The Young Karl Marx




A persuasive look at the years when Communism grew out of Socialism.

The Young Karl Marx 

August Diehl (centre)


Born in 1953, the Haitian filmmaker Raoul Peck turned to features in 1987 and is now well established both in cinema and in television. Nevertheless, it took his unique film essay I Am Not Your Negro (2016) to make his name register significantly in this country. Now, working not for the first time with Pascal Bonitzer as his co-writer, he gives us this historical piece set in the years between 1843 and 1848. Its subject, as the title indicates, is indeed the youthful years of the impoverished Jewish writer Karl Marx (August Diehl), but hardly less central is the well-off German Friedrich Engels (Stefan Konarske) whose views conflicted with the outlook of his father, an industrialist running a mill in Manchester.


It was, of course, the shared political convictions of these two young men that brought them together when in their twenties. Peck’s film finds room to show us Marx’s wife, Jenny (Vicky Krieps, from Phantom Thread) and the Irish girl, Mary Burns (Hannah Steele), who would in time marry Engels. But all the same, the chief focus here is on the political issues. The two men are unquestionably the film’s heroes as it shows them arguing that the exploitative industrial age requires not improvement - as proposed by the likes of Pierre Proudhon (Olivier Gourmet) - but an attack on the system itself (both Marx and Engels believe that if philosophers had theretofore interpreted the world they now need to transform it).
_ _ _ _ _
# Task set:
- a) Quote the film review, starting at "A persuasive look" and stopping after "mill in Manchester.".
- b) List every actor named in the film review.
- c) Continue the film review of The Young Karl Marx from its last sentence.
The lines after this point have nothing to do with the film review.
_ _ _ _ _
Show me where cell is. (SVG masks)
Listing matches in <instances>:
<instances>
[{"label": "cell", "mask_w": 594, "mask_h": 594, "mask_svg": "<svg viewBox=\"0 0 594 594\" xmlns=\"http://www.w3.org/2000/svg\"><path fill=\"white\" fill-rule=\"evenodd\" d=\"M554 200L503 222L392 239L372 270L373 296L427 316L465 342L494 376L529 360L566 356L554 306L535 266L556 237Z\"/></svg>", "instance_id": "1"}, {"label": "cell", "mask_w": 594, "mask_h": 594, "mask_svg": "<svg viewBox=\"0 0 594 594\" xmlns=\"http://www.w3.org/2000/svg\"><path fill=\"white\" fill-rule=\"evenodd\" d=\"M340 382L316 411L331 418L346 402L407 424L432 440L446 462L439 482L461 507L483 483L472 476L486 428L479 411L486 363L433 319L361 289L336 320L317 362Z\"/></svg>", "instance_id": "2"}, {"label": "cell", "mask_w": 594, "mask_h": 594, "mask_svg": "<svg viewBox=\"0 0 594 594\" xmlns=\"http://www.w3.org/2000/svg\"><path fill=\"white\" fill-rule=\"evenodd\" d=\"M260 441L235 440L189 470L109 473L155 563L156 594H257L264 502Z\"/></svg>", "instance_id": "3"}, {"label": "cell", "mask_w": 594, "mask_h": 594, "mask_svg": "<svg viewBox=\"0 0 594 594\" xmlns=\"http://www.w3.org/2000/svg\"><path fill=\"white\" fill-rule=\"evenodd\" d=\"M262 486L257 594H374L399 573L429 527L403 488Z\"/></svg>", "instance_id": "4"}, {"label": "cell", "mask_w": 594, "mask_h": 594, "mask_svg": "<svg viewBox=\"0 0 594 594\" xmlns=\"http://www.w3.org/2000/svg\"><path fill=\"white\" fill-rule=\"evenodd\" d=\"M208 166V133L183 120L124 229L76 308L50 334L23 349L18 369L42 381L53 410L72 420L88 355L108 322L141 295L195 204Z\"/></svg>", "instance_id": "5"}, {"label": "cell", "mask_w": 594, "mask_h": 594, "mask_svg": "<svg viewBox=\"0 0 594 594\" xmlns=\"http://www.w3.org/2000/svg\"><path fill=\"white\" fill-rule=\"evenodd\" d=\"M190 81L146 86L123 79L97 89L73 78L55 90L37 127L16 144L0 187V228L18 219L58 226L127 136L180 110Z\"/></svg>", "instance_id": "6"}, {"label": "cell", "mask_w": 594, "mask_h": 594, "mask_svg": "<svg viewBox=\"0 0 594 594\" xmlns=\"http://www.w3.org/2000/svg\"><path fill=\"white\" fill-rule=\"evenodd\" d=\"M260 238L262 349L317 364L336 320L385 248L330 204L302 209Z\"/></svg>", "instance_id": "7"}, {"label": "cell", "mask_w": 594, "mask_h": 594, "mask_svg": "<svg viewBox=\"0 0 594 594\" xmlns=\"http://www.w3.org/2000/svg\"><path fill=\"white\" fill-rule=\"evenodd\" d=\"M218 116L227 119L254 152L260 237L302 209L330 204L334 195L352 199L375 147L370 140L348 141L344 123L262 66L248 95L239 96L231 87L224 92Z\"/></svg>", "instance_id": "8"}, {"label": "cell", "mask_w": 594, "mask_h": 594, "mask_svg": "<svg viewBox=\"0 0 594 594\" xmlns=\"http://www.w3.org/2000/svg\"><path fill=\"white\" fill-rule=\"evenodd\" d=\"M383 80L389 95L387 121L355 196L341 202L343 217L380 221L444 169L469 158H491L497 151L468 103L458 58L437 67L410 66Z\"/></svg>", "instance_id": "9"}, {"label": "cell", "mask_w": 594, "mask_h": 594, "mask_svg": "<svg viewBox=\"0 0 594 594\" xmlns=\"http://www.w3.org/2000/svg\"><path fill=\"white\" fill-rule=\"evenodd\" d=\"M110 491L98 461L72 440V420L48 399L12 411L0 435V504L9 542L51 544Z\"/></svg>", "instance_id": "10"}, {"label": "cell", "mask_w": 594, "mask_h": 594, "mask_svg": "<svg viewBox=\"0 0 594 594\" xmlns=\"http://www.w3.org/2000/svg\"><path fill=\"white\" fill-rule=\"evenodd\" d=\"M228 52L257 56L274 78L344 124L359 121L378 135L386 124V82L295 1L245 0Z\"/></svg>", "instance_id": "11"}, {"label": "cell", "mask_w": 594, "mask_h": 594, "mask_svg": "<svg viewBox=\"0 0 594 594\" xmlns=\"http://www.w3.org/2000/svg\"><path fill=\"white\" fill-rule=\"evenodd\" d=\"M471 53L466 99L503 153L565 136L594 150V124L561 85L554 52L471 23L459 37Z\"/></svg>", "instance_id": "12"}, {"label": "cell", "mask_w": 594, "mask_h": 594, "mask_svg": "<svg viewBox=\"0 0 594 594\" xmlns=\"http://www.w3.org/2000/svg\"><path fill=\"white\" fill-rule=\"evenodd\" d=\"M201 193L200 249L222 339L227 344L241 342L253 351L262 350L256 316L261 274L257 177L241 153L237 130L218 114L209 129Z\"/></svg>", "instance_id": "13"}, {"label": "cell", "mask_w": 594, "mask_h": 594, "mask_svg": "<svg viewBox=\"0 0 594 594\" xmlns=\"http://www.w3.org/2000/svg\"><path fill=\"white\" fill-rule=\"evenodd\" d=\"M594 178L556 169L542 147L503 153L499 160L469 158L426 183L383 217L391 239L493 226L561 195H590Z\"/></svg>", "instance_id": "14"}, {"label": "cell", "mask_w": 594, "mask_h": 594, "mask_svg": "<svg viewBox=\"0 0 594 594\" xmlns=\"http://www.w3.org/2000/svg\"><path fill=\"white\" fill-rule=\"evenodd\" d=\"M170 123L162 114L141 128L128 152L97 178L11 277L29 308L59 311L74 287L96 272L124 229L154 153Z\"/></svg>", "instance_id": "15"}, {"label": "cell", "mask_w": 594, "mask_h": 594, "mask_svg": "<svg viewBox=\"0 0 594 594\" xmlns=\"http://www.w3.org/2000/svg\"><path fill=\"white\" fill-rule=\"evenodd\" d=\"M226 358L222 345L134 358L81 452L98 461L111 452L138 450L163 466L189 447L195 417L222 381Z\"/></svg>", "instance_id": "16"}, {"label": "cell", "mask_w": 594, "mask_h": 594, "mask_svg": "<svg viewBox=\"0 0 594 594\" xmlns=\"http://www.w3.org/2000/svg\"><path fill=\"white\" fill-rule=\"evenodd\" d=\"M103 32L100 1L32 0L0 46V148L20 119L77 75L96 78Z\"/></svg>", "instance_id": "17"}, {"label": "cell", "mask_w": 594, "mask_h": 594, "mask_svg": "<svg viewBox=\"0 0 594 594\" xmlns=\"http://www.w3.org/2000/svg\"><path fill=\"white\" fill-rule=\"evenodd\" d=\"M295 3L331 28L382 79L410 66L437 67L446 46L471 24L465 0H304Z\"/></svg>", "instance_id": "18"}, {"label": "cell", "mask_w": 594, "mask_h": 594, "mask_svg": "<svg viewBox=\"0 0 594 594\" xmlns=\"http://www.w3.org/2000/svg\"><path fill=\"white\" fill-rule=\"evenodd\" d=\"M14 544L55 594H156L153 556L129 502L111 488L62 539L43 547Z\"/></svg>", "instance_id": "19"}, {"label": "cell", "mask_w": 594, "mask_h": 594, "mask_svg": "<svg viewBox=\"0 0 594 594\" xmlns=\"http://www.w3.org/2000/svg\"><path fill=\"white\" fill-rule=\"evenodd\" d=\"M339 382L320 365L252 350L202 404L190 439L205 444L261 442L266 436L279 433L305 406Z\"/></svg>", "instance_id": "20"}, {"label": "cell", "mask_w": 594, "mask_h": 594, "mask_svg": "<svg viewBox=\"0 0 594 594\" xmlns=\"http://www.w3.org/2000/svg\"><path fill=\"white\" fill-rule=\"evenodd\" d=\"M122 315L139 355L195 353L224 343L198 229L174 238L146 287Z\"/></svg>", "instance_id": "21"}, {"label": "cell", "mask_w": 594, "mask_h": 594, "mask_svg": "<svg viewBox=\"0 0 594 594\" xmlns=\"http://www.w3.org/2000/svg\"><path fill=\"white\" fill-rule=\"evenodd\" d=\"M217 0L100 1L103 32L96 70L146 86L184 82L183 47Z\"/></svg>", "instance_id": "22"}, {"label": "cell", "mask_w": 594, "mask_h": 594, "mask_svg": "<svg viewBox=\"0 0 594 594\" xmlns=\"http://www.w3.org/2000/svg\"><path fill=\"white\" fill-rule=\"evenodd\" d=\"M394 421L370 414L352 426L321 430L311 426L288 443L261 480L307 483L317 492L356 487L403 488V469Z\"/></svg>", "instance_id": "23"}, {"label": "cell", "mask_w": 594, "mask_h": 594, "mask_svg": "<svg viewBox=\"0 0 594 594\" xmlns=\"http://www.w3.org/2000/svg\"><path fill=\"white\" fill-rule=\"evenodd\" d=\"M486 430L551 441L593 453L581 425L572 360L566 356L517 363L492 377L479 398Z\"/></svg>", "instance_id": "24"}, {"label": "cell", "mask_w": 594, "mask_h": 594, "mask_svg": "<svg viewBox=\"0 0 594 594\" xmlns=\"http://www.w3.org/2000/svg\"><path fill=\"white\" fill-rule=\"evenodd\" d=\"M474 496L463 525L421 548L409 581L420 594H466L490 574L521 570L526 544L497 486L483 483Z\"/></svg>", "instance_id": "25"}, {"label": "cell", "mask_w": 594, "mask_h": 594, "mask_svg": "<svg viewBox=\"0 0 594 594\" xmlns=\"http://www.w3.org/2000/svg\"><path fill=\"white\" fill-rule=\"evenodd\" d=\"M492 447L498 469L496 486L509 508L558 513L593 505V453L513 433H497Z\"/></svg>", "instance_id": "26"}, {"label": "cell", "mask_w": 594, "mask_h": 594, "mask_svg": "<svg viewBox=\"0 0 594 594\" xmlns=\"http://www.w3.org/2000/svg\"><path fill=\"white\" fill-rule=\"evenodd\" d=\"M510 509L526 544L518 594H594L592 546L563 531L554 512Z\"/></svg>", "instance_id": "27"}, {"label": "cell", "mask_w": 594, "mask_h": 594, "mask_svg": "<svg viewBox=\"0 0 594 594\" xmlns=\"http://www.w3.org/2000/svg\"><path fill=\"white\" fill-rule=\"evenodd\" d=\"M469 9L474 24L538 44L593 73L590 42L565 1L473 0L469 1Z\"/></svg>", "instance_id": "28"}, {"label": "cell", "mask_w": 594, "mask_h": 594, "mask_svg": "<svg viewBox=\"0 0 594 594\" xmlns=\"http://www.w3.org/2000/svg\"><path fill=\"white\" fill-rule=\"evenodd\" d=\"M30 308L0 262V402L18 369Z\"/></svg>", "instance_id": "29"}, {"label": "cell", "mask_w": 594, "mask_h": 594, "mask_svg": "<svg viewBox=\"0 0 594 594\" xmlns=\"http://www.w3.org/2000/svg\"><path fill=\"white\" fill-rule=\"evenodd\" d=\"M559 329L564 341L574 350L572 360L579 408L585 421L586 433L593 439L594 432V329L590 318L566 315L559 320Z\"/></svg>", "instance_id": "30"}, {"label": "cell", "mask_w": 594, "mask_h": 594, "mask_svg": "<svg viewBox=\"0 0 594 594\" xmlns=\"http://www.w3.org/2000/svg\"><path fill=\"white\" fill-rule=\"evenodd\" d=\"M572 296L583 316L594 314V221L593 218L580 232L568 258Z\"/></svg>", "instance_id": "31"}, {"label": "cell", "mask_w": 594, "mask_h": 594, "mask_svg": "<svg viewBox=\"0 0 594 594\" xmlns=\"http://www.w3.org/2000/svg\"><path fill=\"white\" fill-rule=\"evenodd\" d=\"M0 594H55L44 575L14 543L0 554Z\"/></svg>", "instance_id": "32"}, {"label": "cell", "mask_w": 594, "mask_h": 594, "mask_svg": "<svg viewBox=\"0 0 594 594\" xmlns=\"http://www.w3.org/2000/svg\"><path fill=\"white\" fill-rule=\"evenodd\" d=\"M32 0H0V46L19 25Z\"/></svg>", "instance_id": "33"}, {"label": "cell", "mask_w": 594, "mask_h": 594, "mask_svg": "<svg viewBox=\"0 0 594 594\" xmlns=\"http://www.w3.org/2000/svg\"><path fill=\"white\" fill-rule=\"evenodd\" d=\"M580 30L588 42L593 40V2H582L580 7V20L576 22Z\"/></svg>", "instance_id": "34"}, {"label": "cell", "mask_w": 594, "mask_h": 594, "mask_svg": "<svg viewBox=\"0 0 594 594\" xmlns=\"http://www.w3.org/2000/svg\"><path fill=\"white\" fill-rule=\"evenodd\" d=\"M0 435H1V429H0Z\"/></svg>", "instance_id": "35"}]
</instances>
_ _ _ _ _
# Results:
- a)
A persuasive look at the years when Communism grew out of Socialism.

The Young Karl Marx 

August Diehl (centre)


Born in 1953, the Haitian filmmaker Raoul Peck turned to features in 1987 and is now well established both in cinema and in television. Nevertheless, it took his unique film essay I Am Not Your Negro (2016) to make his name register significantly in this country. Now, working not for the first time with Pascal Bonitzer as his co-writer, he gives us this historical piece set in the years between 1843 and 1848. Its subject, as the title indicates, is indeed the youthful years of the impoverished Jewish writer Karl Marx (August Diehl), but hardly less central is the well-off German Friedrich Engels (Stefan Konarske) whose views conflicted with the outlook of his father, an industrialist running a mill in Manchester.

- b) August Diehl, Stefan Konarske, Vicky Krieps, Hannah Steele, Olivier Gourmet

- c)
At the film’s close there is a modern coda accompanied by Bob Dylan’s song ‘Like A Rolling Stone,’ but this move, possibly influenced by Lars von Trier’s brilliant use of David Bowie’s ‘Young Americans’ at the close of Dogville, quite lacks the power of its vocal predecessor. For the rest, this is a standard historical biopic, a genre relatively rare these days. However, last year we had Marie Curie: the Courage of Knowledge and you only have to compare The Young Karl Marx with that to be aware how superior this film is. It is well acted by all (with special credit going to Krieps for bringing so much life to a subsidiary role), convincing in its period setting (be it Paris, Brussels, Manchester or Cologne) and with an apt music score. As written by Bonitzer and Peck, these historical figures ring true. That said, the proud climax of the film is the issue of The Communist Manifesto and, in portraying the need for the proletariat to rise up against the bourgeoisie, the film’s appeal is geared very much to those who venerate Marx and Engels to the same extent that the filmmakers do. The political stance of the viewer will be highly relevant to the value they find in this detailed, intellectual take on the birth of Communism: its subsequent history is ignored as unimportant compared to the beliefs that inspired it.




Cast: August Diehl, Stefan Konarske, Vicky Krieps, Hannah Steele, Olivier Gourmet, Alexander Scheer, Hans-Uwe Bauer, Michael Brandner, Ivan Franek, Peter Benedict, Niels Bruno Schmidt, Marie Meinzenbach.


Dir Raoul Peck, Pro Nicolas Blanc, Robert Guédiguian, Rémi Grellety and Raoul Peck, Screenplay Pascal Bonitzer and Raoul Peck, Ph Kolja Brandt, Art Dir Benoȋt Barouh, Ed Frédérique Broos, Music Alexei Aigui, Costumes Paule Mangenot.

Agat Films & Cie/Velvet Film/Rohfilm/Artemis Productions/France 3 Cinéma-ICA Cinema.
118 mins. France/Belgium/Germany. 2017. Rel: 4 May 2018. No Cert.